New Zealand by-election

The 1945 Hamilton by-election was a by-election held during the 27th New Zealand Parliament in the Waikato electorate of Hamilton. The by-election occurred following the death of MP Frank Findlay and was won by Hilda Ross, both of the National Party.

==Background==
Findlay, who was first elected to represent Hamilton in 1943, died on 31 March 1945. This triggered the Hamilton by-election, which was contested by four candidates.

Hilda Ross contested the election for the National Party. She had served as a member of the Hospital Board and Council in Hamilton for several years and was at the time of the election the Deputy-Mayor. Former Hamilton MP Charles Barrell was selected as the Labour Party's nominee. He had been MP for Hamilton between 1935 and 1943, before losing his seat to Findlay. Leader of the Democratic Labour Party (DLP), John A. Lee was his party's candidate. Lee had lost his seat of in 1943 following his split with the Labour Party in 1940 and contested the Hamilton seat in an attempt to re-enter Parliament, where the DLP no longer had any presence. The fourth person to put their name forward was independent candidate Douglas Seymour.

#### What is required:
Can you resume the article on the 1945 Hamilton by-election, continuing from its final sentence?

#### Data for analysis:
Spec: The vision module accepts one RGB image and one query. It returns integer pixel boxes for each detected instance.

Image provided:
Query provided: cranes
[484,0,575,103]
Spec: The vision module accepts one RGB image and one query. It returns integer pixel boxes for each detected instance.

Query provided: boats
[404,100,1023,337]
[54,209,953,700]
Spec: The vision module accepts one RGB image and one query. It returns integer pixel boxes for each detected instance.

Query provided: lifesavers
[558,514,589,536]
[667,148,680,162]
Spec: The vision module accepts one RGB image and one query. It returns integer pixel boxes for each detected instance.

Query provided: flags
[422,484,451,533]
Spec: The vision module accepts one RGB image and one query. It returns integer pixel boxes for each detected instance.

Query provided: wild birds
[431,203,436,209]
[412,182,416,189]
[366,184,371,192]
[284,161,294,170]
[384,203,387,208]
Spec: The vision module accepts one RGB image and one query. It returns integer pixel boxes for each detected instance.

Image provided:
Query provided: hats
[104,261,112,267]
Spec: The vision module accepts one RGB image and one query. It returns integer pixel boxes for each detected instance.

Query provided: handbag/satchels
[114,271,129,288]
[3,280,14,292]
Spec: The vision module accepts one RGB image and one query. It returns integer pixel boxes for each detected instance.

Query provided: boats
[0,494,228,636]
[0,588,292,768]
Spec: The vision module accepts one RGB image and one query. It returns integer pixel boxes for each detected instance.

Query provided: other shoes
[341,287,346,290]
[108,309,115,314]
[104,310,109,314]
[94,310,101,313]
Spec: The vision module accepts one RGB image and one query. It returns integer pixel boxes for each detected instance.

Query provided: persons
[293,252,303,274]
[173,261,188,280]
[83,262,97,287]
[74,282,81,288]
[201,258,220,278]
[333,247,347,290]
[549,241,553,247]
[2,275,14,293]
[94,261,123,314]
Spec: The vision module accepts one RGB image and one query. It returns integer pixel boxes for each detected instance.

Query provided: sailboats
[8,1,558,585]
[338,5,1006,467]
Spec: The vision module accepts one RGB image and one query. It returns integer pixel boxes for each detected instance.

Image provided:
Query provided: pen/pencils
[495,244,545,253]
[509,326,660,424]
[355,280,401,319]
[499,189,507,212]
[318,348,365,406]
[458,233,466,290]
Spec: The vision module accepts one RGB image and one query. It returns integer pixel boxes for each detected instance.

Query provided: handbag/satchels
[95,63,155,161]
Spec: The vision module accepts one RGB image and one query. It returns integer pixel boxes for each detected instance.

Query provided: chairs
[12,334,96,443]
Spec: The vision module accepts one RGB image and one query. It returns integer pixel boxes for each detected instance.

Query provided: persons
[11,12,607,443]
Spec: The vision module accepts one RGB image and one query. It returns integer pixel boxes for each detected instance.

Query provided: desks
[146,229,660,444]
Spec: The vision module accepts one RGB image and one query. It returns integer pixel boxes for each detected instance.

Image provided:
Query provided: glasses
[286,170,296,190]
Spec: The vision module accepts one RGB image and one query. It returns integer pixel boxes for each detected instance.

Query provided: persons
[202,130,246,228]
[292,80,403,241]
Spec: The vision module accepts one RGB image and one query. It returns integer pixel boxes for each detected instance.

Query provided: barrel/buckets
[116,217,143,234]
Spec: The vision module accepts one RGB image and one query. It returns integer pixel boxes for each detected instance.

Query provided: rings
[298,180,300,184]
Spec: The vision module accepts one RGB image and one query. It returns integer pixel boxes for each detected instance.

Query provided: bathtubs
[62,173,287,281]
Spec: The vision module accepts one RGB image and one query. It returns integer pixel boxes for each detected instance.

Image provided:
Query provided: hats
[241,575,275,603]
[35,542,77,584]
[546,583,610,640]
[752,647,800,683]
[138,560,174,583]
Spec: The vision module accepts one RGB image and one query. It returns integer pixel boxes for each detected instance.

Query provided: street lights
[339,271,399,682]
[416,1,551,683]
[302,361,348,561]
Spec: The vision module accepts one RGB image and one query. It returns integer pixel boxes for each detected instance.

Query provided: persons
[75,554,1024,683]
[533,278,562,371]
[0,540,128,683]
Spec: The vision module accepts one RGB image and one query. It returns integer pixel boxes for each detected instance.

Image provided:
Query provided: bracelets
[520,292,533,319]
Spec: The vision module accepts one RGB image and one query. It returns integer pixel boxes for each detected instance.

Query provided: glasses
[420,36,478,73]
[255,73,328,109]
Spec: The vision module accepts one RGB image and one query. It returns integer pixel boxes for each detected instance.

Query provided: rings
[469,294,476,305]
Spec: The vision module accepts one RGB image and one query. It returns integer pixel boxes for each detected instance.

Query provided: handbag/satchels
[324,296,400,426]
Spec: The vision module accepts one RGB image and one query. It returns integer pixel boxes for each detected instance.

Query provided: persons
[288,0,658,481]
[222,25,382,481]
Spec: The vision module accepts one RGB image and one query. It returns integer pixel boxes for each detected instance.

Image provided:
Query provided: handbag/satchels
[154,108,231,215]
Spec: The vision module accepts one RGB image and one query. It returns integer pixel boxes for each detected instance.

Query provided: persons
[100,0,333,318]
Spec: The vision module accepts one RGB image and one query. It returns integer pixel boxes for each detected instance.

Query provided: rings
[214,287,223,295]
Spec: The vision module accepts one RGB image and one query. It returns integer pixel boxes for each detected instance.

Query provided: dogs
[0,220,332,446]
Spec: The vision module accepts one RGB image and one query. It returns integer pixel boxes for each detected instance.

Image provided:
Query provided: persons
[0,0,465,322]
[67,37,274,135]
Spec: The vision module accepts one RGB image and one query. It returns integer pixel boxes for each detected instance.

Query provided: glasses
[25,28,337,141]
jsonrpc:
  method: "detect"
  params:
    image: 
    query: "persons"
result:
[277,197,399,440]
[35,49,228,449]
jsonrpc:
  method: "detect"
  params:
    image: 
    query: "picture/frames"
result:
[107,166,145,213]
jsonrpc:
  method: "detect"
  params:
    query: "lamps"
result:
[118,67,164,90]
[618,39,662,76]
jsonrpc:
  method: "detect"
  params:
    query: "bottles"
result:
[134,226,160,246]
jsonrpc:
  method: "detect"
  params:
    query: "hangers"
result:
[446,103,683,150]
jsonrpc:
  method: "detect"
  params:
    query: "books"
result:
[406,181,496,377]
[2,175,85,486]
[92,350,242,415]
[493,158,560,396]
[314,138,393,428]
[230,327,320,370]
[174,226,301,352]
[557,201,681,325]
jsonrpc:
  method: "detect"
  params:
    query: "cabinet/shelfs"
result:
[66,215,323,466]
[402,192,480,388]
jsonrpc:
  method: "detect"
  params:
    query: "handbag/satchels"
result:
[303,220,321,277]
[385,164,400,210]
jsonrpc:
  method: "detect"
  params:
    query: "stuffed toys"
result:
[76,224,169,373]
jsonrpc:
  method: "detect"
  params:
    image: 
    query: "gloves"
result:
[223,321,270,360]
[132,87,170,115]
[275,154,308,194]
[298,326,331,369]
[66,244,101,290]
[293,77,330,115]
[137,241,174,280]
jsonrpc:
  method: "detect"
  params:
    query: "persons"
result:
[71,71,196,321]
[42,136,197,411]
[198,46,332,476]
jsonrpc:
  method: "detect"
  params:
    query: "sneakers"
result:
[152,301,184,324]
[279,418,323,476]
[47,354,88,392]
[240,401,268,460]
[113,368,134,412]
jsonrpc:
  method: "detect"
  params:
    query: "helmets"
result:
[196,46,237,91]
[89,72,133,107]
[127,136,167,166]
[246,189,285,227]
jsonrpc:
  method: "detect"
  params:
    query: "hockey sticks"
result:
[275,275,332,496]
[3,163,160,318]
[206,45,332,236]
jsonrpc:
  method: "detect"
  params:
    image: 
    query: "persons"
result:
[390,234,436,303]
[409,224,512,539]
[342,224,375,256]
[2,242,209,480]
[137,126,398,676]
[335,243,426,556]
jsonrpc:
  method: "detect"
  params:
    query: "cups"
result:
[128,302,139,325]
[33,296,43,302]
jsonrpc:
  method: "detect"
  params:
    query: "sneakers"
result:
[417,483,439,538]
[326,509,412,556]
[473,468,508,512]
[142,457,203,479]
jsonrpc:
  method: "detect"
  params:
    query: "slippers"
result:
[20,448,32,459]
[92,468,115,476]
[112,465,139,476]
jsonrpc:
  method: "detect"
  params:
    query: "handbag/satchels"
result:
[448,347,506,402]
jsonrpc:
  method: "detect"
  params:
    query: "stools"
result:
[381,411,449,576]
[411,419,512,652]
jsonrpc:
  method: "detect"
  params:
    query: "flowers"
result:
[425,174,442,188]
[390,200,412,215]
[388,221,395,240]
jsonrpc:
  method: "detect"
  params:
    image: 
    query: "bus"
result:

#### Answer for the task:
The by-election was held soon after VE Day (which Walter Nash decided should be celebrated on 9 not 8 May), and a "badly-timed" gazette notice calling up more 18-year-olds for unspecified military service. The National Party proposed that New Zealand troops should be withdrawn from Italy and New Zealand's role in the Pacific restricted to food supply. The Australian High Commissioner Thomas d'Alton was not the only one to see the irony that Labour wanted to keep New Zealand troops overseas (to have a say in the peace) while National wanted to withdraw them. The government candidate lost by an increased margin.

==Previous election==

1943 general election: Hamilton
| Party |  | Candidate | Votes | % | ±% |
|---|---|---|---|---|---|
|  | National | Frank Findlay | 7,660 | 48.04 |  |
|  | Labour | Charles Barrell | 7,206 | 45.20 | −11.65 |
|  | Democratic Labour | Alfred E. Allen | 885 | 5.55 |  |
|  | Real Democracy | William Henry Thompson | 193 | 1.21 |  |
| Majority |  |  | 454 | 2.85 |  |
| Informal votes |  |  | 167 | 1.04 | +0.40 |
| Turnout |  |  | 16,111 | 92.21 | −1.10 |
| Registered electors |  |  | 17,473 |  |  |

Table footnotes:

==Results==
The following table gives the election results:

Ross won the election, and would win every subsequent general election until 1959, when she died in office. Her death caused the 1959 Hamilton by-election.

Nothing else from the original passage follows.